## SELECTED PASSAGE
╔══

Come on. That's a distinction without a difference. Microsoft is criticized because they, according to you, coded W11 to force this on us. And Windows 11 is criticized because it forces this on us. Same difference.

Also there already are plenty of workarounds. Just 2 examples include Install Windows 11 without TPM 2.0 and Secure Boot and How to Bypass Windows 11 Secure Boot & TMP 2.0 [Fixed]. 

Let's also not forget that W11 has not gone final yet. So you are claiming tasks with W11 will be difficult or even impossible when you don't know that. You can Dual Boot Windows 11 with Windows 10. And 3rd party encryption software designed for W11 is not even out yet and you are already bashing W11 for making it difficult or impossible to use.  There is no reason to believe third party full disk encryption developers will not be able to develop user-friendly W11 versions of their software too.


----------



## R-T-B (Jul 6, 2021)

Bill_Bright said:


> Show us how you speak for all security analysts.



I don't.



Bill_Bright said:


> So show us.

╚══

Pick up the Windows 11 forum thread above after its last line and keep it going.

## COLLECTED DATA
╔══

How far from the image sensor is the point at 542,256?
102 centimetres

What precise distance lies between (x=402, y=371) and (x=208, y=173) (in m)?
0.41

╚══

## RESPONSE TO THIS TASK
Visit any group that works on exploiting these systems.  win-raid.com does firmware level modding.  Ask them what they think.

Ask google, who commisioned me_cleaner (as well as it's author).

Ask pretty much anyone whos worked on it, ever.

I can't link a person's POV, especially when most of these people don't have a press front.  But you can ask them yourself.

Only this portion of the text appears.